Task set
1/ In the text on building a thief rogue, how much extra damage does Sneak Attack deal at level 5?
2/ Continue the text on building a thief rogue from the point where it stops.

Then, I’ll set off on my roguish adventure with three level-1 abilities: Expertise, Sneak Attack and Thieves’ Cant.

Expertise doubles my proficiency bonus for two ability checks or an ability check and thieves’ tools.  Obviously, I’ll pick thieves’ tools as one option.  The other should be Sneak, which will come in handy during combat and thieving.

Sneak Attack allows me to add an extra 1d6 damage to my damage roll if I hit an enemy with advantage.  This could happen in several different scenarios, but it primarily comes from an ambush.  As a rogue, I’ll try and hide when conflict appears to gain this bonus on an ambush attack.  However, an ally could knock an enemy prone, opening another opportunity.  This damage raises as I level up, quickly building to 2d6 at level 3 and 3d6 at level 5.

Thieves’ Cant is a secret language, a shorthand that only thieves can read.  We can incorporate this type of ability with criminal underworlds inside of big cities.  Maps, clues and signs could all include such odd language, especially when high-end magical treasure is involved.

Level 2 brings me Cunning Action, which is another staple rogue ability that grants me a bonus action to Dash, Disengage or Hide.  As I enter my thief subclass, this bonus action will be extended.  However, as a basic ability, this action allows me to escape one-on-one combat and attempt another surprise attack.  I’ll need to be as slippery as possible in combat—I’m no tank.

Use thief subclass abilities to collect and use magic treasure

At level 3, I’m officially a thief and granted Fast Hands and Second-Story Work.

Fast Hands allows me to use my Cunning Action bonus to make a Sleight of Hand check, use my thieves’ tools or Use an Object.  What? Let’s see these three scenarios in action.

  • Sleight of Hand check: My ally starts a bar fight with a local guild, and I use a bonus action to steal an expensive bottle of liquor off the wall before I move or assist. I’ll later bribe a guard with the bottle to further my party’s goal.

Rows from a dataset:
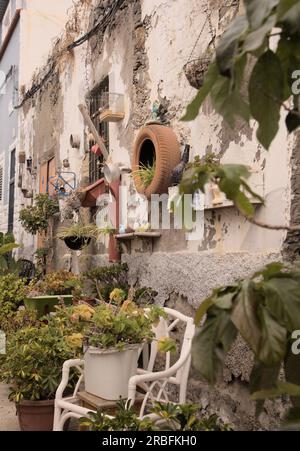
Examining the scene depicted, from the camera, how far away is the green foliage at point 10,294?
555cm

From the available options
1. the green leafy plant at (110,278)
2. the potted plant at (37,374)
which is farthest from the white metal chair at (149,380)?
the green leafy plant at (110,278)

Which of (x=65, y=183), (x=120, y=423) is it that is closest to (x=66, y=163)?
(x=65, y=183)

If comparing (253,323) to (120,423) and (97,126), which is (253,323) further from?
(97,126)

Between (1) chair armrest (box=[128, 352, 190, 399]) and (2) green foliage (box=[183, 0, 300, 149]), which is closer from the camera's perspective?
(2) green foliage (box=[183, 0, 300, 149])

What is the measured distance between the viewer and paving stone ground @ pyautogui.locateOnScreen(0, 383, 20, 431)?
3.25 meters

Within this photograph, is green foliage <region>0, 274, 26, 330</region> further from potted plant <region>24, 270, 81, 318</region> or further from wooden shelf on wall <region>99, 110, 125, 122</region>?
wooden shelf on wall <region>99, 110, 125, 122</region>

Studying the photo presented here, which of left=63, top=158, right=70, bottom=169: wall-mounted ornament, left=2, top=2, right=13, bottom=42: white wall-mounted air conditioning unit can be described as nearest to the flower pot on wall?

Results of the exercise
1/ 3d6

2/
  • Use thieves’ tools to open lock or disarm trap: The party reaches the final room of the dungeon, where the evil necromancer keeps his most horrid creations. As my friends battle the corpse horrors, I slip through the chaos with a Dash action, unlock his cabinet of wicked wizard components as a bonus action, steal something to use against him and complete my movement away from danger.
  • Use an Object: While searching through the necromancer’s cabinet, I find a gnarled wand. My Intelligence score allows me to use the magic item.  So, on my next turn, I move into position with another Dash, and use a bonus action to use my wand to take control of one of his minions.

Second-Story Work is all about breaking and entering, with faster climbing ability and increased running jump distance.  When I climb, it no longer costs me extra movement and my jump distance increases by my Dexterity modifier.

Higher-level thief abilities

As my thief levels, I’ll gain Supreme Sneak, Use Magic Device and Thief’s Reflexes to round out my stealthy treasure hunter.

Supreme Sneak gives me advantage on Stealth checks when I move less than half my speed.  With a character built around Stealth from conception, this level-9 ability will secure an ultimate sneak.

Use Magic Device is a special trait for a treasure hunter like myself, allowing me to use any magical item even if it’s not intended for me.  This means I have nothing blocking me from using any epic sword, wand, orb, staff, ring… whatever I find.  This level-13 ability dips into the core features of the thief character.

Thief’s Reflexes gives me two turns on the first round of any combat encounter.  The idea is that I will be able to set a trap or ambush and escape.  I’ll take my first turn at my normal initiative.  However, my second turn will be my initiative minus 10.  Likely, the second turn will come at the end of combat, which will give a better idea of what to do for the next round.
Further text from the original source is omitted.